**Material for this exercise:**
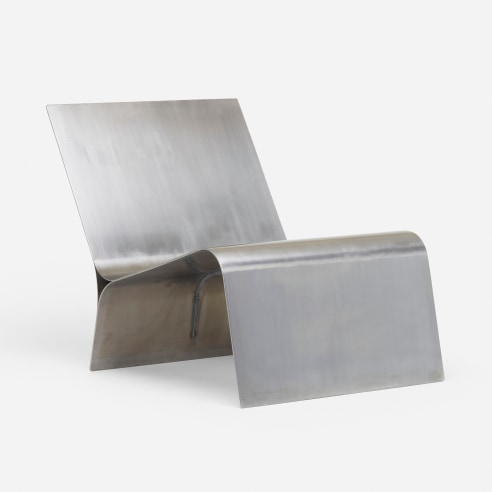 Folded chair by Maria Pergay in steel. Shot of chair from front on where you can see the entire chair. 
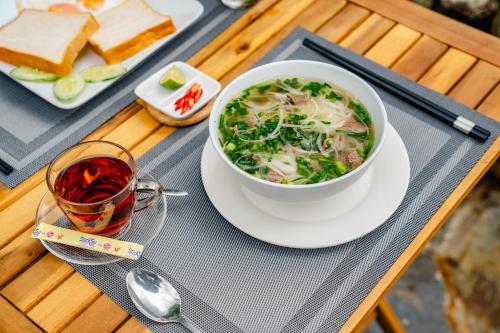 a bowl of soup on a table with a plate of food at Muong Hoa Eco Villa in Sa Pa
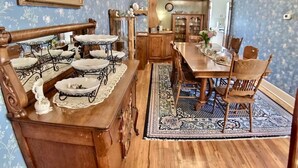 Un coin repas avec une table et des chaises en bois, entouré d’un tapis à motifs, et une cuisine au style rétro en arrière-plan.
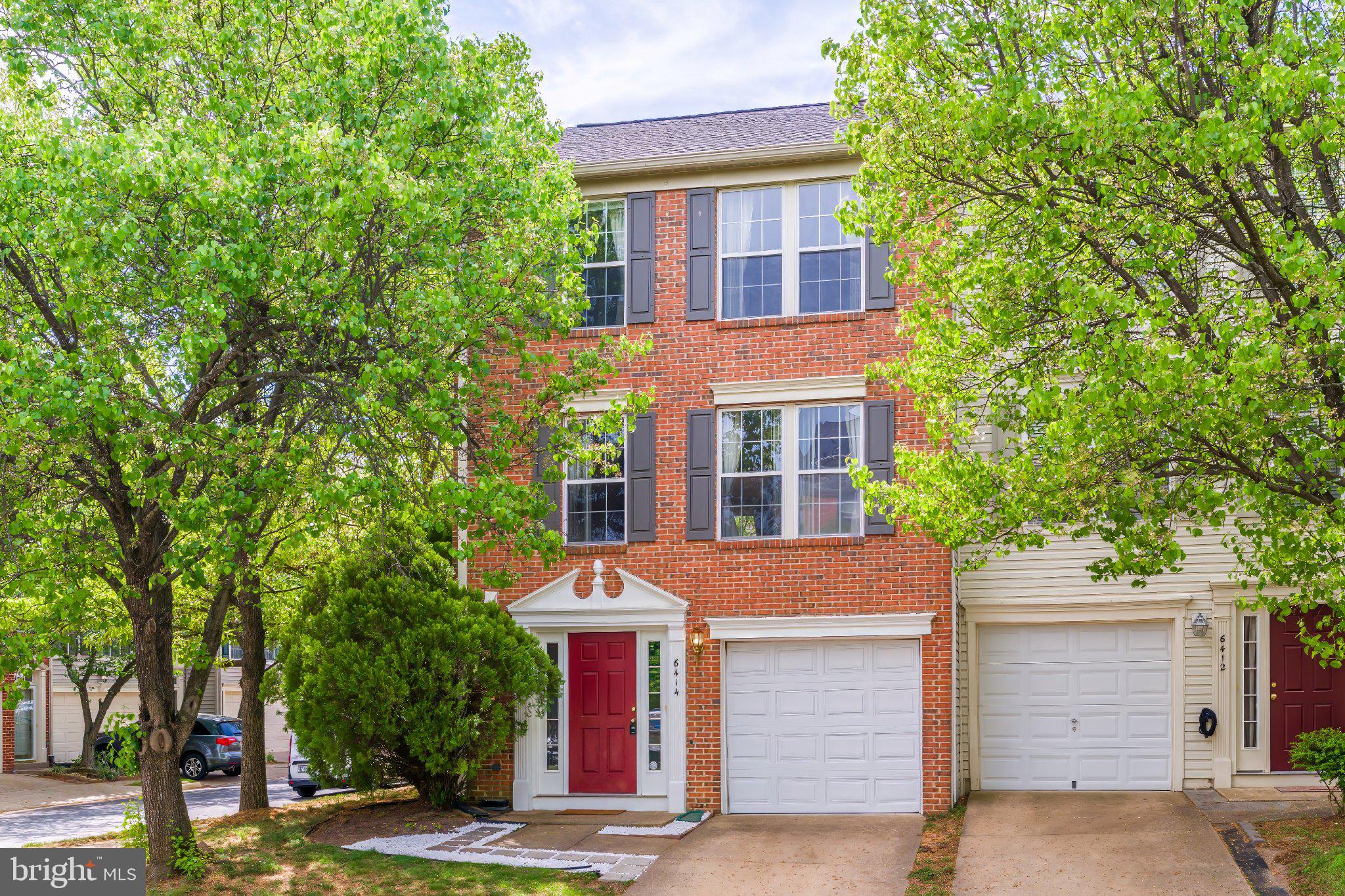 a front view of a building with trees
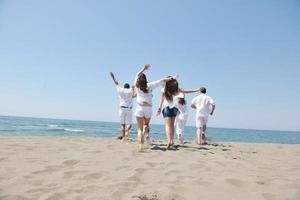 grupo de gente feliz divertirse y correr en la playa foto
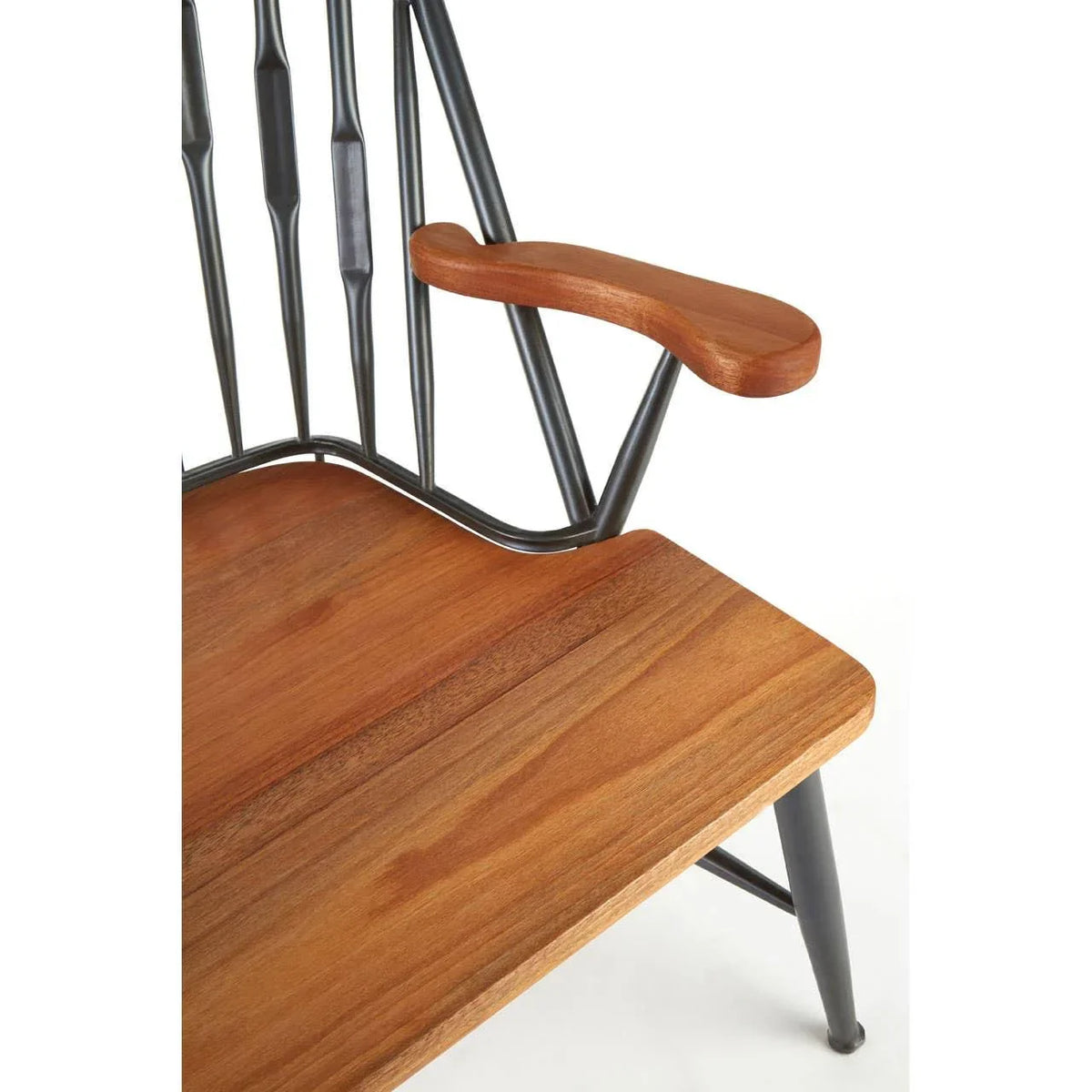 Close-up of wooden chair seat and armrest with black metal spindle backrest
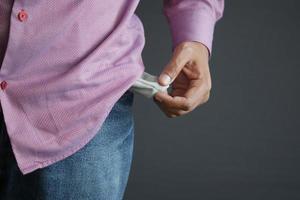 young man shows empty pant pocket with copy space photo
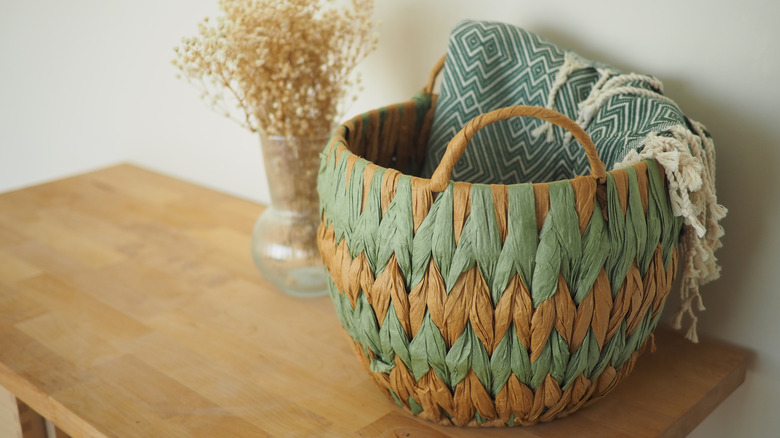 Woven basket on a dresser table
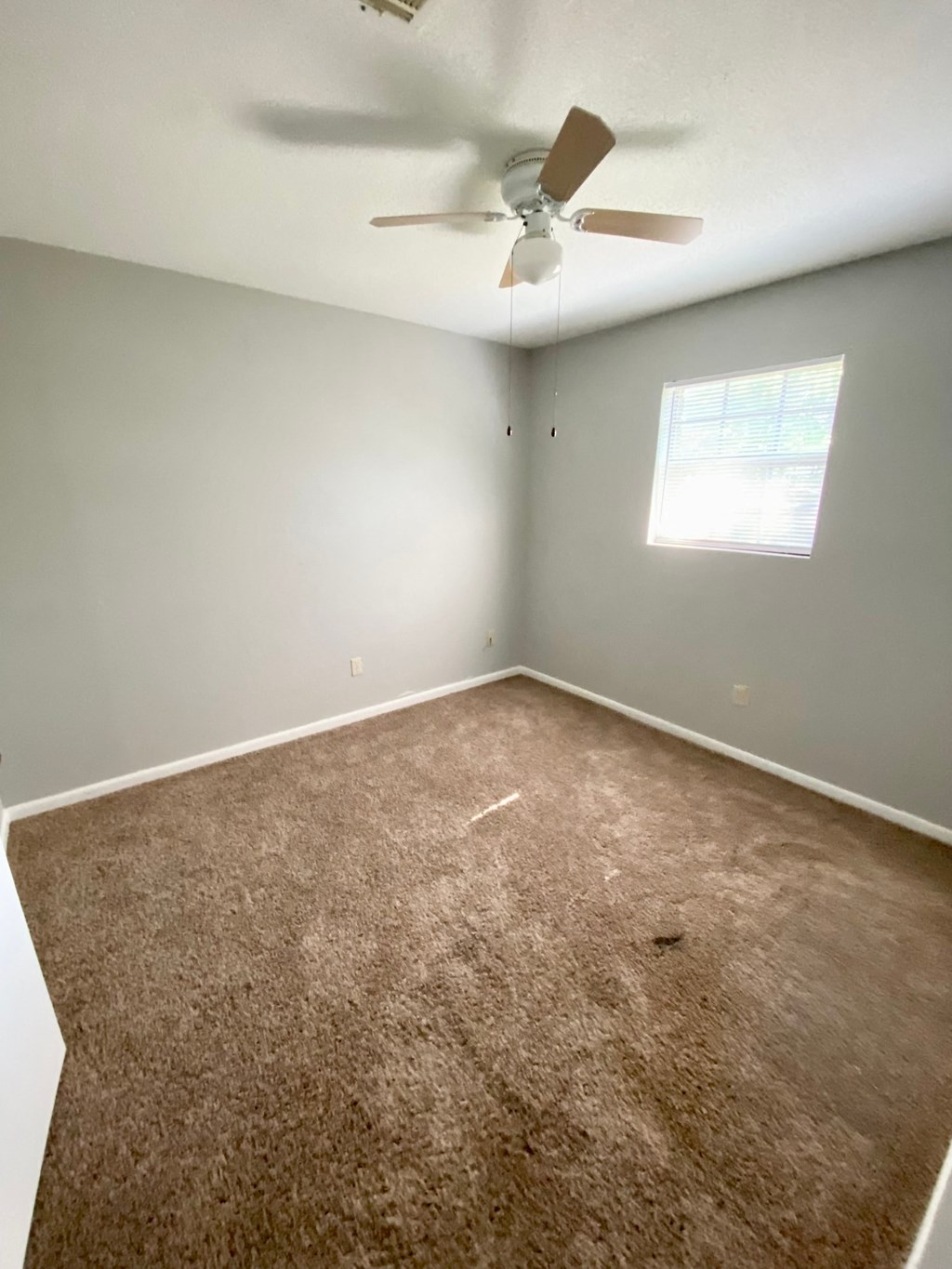 an empty room with a ceiling fan and a window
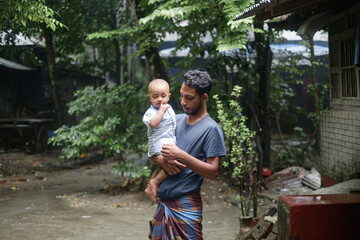 Wall Mural - South asian young rural father holding his little son, village baby boy playing with his young dad, lovely family moments in outdoor 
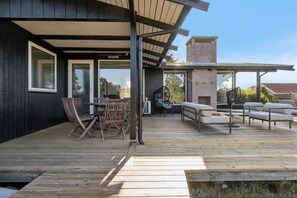A wooden deck with outdoor furniture, including chairs and sofas, and a brick fireplace. - Holiday idyll with water views (Rønde)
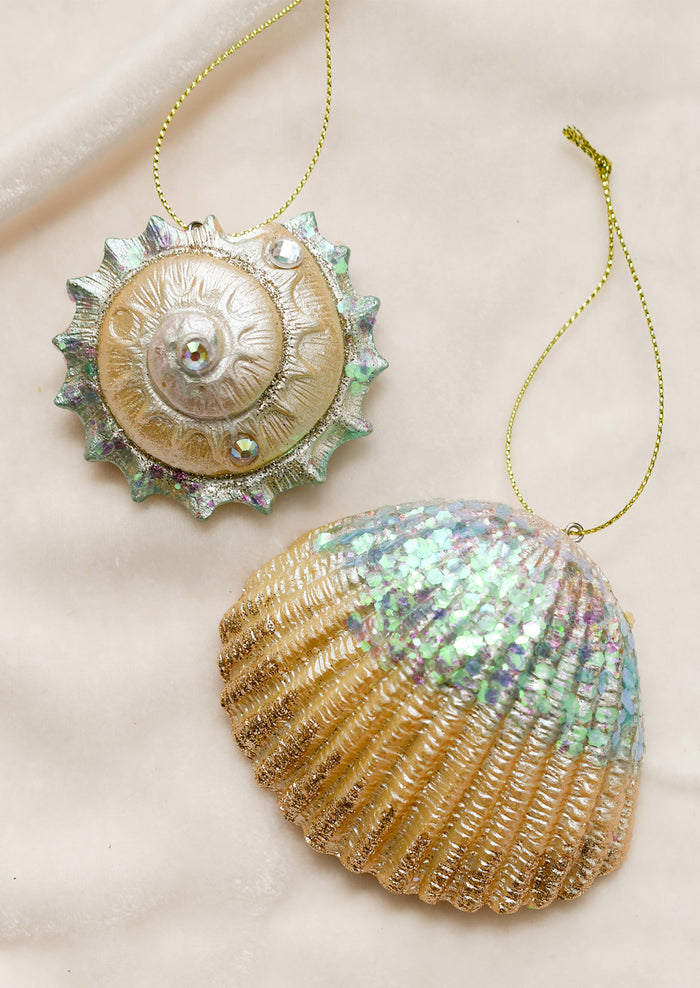 Shell ornaments with glitter detail.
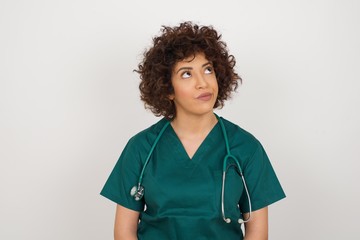 Gloomy, wondering young doctor woman looking up, being upset thinking about something important,...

**What is needed:**
With the pictures omitted, set down each line exactly, starting at the first line of the records above and ending with the line that contains "a front view of a building with trees".

**Response to the exercise:**
 Folded chair by Maria Pergay in steel. Shot of chair from front on where you can see the entire chair. 
 a bowl of soup on a table with a plate of food at Muong Hoa Eco Villa in Sa Pa
 Un coin repas avec une table et des chaises en bois, entouré d’un tapis à motifs, et une cuisine au style rétro en arrière-plan.
 a front view of a building with trees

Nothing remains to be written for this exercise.